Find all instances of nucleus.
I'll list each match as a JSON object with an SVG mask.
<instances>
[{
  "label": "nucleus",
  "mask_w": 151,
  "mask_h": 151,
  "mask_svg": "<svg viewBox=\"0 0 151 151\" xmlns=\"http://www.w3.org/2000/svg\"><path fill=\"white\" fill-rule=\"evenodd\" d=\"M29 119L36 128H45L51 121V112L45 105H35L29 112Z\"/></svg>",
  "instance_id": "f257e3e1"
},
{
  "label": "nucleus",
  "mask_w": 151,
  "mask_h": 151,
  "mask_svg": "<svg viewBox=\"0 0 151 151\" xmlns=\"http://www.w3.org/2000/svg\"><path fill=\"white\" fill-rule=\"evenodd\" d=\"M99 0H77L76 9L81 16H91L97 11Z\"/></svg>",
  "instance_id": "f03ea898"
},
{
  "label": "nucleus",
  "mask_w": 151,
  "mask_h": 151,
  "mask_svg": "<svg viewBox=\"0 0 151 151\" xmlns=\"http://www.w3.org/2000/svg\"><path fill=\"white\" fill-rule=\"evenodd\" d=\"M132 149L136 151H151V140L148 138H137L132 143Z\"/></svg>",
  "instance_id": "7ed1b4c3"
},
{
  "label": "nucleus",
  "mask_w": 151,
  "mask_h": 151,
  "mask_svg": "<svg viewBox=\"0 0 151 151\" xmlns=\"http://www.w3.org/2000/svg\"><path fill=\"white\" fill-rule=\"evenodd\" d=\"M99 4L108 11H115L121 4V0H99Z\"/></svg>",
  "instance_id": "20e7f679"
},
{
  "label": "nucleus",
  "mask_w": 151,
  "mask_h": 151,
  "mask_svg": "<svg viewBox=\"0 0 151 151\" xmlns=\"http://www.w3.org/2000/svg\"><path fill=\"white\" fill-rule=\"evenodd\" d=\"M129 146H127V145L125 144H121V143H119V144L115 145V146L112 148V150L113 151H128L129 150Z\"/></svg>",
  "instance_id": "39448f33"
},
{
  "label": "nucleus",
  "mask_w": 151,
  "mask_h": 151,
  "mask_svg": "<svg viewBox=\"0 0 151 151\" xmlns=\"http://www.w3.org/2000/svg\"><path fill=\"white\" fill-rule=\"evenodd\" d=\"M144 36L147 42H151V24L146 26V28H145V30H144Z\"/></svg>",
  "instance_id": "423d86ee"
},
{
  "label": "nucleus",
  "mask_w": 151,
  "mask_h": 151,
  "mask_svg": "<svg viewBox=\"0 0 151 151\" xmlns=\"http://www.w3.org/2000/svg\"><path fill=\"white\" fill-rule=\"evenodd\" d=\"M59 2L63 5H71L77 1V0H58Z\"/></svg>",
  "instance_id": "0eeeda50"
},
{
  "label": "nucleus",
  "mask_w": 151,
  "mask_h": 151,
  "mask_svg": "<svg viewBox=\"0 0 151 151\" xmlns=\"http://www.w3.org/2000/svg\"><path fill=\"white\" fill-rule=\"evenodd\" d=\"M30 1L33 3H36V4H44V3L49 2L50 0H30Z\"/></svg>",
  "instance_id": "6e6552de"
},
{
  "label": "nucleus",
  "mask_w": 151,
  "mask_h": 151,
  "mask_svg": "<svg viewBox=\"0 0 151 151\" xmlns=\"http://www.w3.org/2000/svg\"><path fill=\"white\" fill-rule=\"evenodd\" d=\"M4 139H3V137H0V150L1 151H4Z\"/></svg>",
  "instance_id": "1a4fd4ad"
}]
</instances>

Exercise directions: State how many lines in the data above contain the string "viewBox". Give only the number.

Output of the task: 9